Mihaela Pertea joined the Johns Hopkins Department of Biomedical Engineering as an associate professor in July 2019. In this interview, she discusses her research in computational genomics, her career journey, and advice for students.
What inspired you to pursue a career in computational genomics?
Originally, I came to Hopkins [as a graduate student] thinking that I would work on artificial intelligence, because that was all that I had been exposed to as an undergrad. Then my thesis mentor, Steven Salzberg, introduced me to computational biology and I loved it. Coming here from Romania, it was amazing to me that people were doing hands-on research. There, it is much more theoretical. I was really impressed.
Why did you choose to join Johns Hopkins BME?
Hopkins is great. It was my first introduction to the area, and of course I like it here. After my PhD, I went to The Institute for Genomic Research, TIGR, in Rockville, MD. That is where I developed my first gene finder, for the malaria genome. It was an exciting project, because malaria was and is still a major cause of disease, and millions of people are dying every year because of it. We wanted to look into the genes that cause malaria but had no gene finder to do it. That is how it started. I always wanted to focus more on medical applications, and I thought that the wealth of data here at Hopkins was so great, and really something that I could task my tools on. When you interact with people from the [Johns Hopkins] School of Medicine, the results are immediate. I am a computer scientist and don’t know much about the medical part, but I love it when my tools are used and have an immediate application in the real world. I am excited to join the BME department and have the opportunity to recruit students in my area. Outside of BME, not many of the people who are working in genetic medicine have the computational skills needed for the type of work that I am doing. BME is more in line with my research, and a good place for me to grow.
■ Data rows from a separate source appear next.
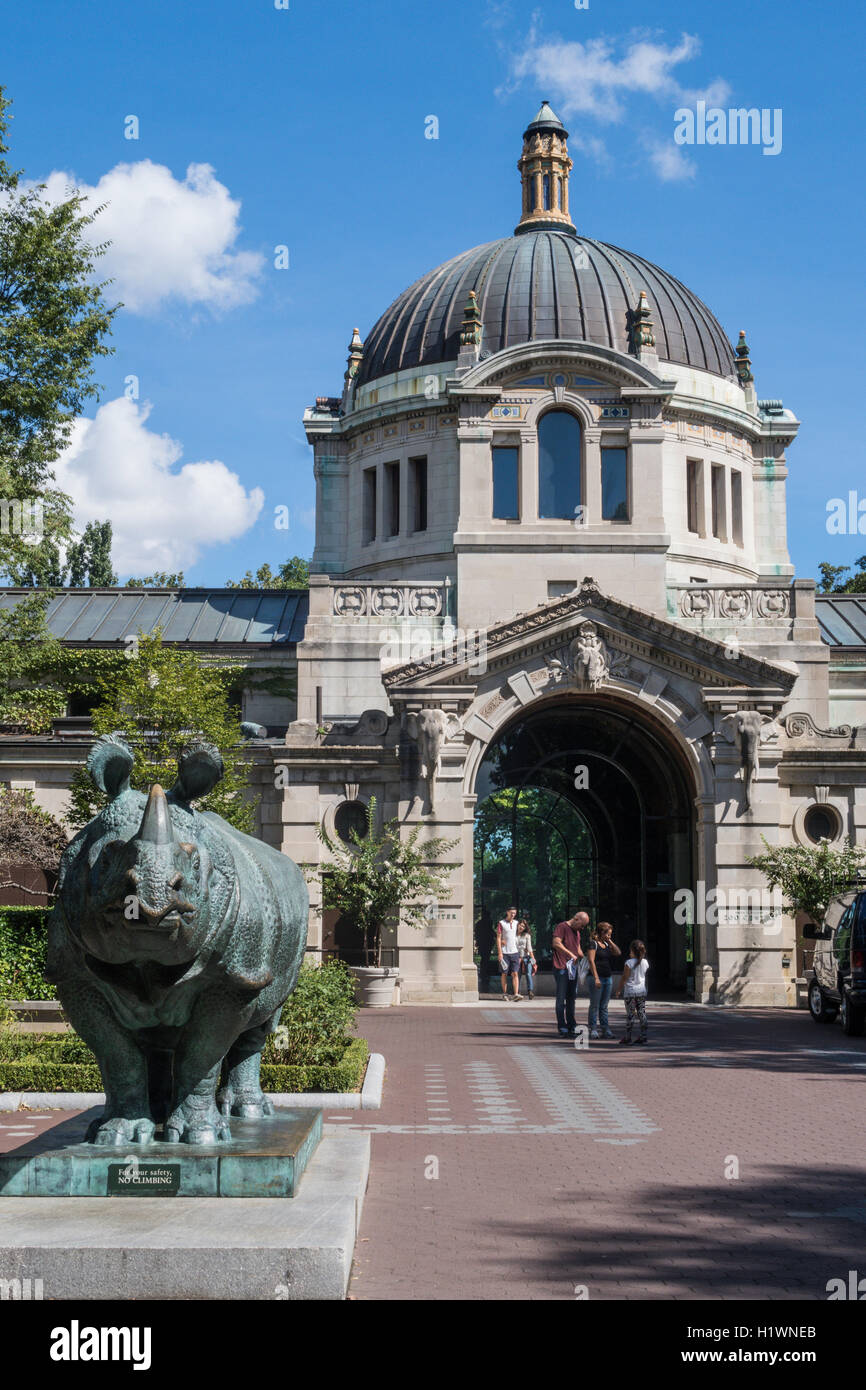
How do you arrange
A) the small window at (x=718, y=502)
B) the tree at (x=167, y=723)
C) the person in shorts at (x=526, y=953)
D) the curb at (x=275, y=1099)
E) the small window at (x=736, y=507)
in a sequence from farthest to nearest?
the small window at (x=736, y=507), the small window at (x=718, y=502), the person in shorts at (x=526, y=953), the tree at (x=167, y=723), the curb at (x=275, y=1099)

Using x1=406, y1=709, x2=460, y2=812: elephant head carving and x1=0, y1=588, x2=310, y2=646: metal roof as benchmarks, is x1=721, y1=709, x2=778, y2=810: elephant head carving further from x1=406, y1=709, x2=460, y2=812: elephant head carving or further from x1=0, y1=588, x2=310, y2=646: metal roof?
x1=0, y1=588, x2=310, y2=646: metal roof

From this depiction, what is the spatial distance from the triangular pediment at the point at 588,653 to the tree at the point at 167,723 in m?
4.34

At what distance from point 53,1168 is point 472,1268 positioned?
249cm

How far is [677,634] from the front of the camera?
34.0 metres

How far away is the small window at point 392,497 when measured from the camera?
4669cm

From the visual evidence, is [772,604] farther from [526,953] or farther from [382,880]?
[382,880]

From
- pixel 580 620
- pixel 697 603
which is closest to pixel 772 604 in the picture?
pixel 697 603

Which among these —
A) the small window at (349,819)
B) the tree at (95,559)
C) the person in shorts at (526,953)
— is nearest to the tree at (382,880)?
the small window at (349,819)

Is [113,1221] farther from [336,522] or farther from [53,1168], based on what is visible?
[336,522]

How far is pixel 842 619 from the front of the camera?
149 ft

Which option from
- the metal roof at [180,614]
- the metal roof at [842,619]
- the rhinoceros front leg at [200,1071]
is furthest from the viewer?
the metal roof at [180,614]

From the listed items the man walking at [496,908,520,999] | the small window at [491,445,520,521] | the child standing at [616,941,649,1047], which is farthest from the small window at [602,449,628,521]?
the child standing at [616,941,649,1047]

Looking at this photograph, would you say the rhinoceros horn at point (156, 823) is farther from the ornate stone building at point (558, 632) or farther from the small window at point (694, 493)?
the small window at point (694, 493)
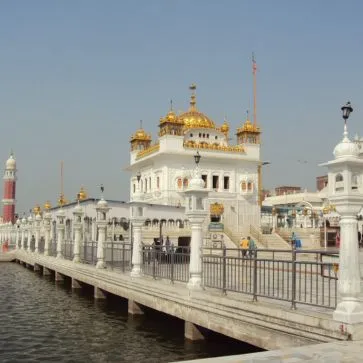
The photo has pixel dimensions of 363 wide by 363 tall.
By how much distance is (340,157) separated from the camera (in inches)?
325

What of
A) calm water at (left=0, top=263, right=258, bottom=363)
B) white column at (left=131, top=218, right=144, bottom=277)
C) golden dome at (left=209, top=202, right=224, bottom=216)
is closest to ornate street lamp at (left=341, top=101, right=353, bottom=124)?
calm water at (left=0, top=263, right=258, bottom=363)

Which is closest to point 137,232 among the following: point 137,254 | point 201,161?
point 137,254

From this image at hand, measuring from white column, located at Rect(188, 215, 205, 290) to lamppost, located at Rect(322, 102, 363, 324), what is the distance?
4545 mm

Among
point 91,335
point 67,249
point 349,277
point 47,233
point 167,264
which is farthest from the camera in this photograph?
point 47,233

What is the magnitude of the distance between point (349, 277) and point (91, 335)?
7.61 metres

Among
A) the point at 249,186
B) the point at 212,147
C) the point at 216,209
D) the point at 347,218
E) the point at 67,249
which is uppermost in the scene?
the point at 212,147

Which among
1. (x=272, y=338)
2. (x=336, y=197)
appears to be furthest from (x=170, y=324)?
(x=336, y=197)

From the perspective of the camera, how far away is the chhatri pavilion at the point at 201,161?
4891cm

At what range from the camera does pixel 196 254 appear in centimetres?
1217

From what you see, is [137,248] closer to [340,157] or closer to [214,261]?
[214,261]

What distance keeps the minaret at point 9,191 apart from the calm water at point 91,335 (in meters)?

What are you working on right now?
I am interested in finding the genes that are expressed in the cell. My lab is doing mostly computational work, developing computational tools for analyzing large DNA sequencing data. We ask questions about the exon-intron structure of genes and the level of expression between different conditions. Over the years, I have developed several tools that use machine learning algorithms to assemble and identify the genes that are expressed in cells.
What do you consider your biggest achievement so far?
I am really proud of StringTie, the transcriptome assembler that I developed. It has had a huge impact, with more than 1,000 citations so far, so lots of people are using it—more than 20,000 users in the last two years. It is such an efficient tool, and much more accurate than the state of the art at the time. When I wrote it, the existing transcriptome assembler would take 24 hours to process and assemble RNA-sequencing data, and StringTie was taking just 15 or 30 minutes, depending on the sample.
What impact would you like your work to have?
We still don’t know all of the genes in the human, which is the most studied organism. All of these genes have tremendous impact on biomedical research, and my work helps complete this picture. We recently put together a new gene catalog, called CHESS. Many of the techniques that scientists use interrogate known gene annotations to see if they have mutations or if they are causes for diseases, so it is important that we know where all of the exons are. We need to know that structure so that we know where to look; otherwise there are too many false positives. I am hoping to help in this process so that we have a really good annotation.
You mentioned CHESS, your database of human genes. What makes CHESS unique from other gene catalogs?
CHESS is more complete than other gene catalogs. We found that there are many more genes expressed than actually annotated. If you look at the known gene catalogs, you will see a lot of disagreement between them. We analyzed a huge amount of data, almost ten thousand RNA-seq samples, to see which of these genes showed real evidence of being expressed, because there is a large amount of transcriptional noise that needs to be cleaned. CHESS is basically making a union of the other catalogs and is the new prediction for the genes that we believe are actually real—not just noise—and are expressed in many samples at significant levels.
What’s next for your research?
In my lab, we will continue to develop computational tools and analyze large datasets as we have been doing. My emphasis will be more toward the functional aspect of things. Right now, we are characterizing exon-intron structures, but now we need to attach a function to them and ask what their role is in the cell. That is the next step.
Do you have any advice for engineering students?
I would tell them to explore. Unless you have known your exact passion in life since you were little, it is better to explore other areas, especially in BME where there is so much diversity. You don’t have to focus on a small area, you can integrate and have more impact if you are aware of other areas that may or may not be related to your work. It gives you a good perspective.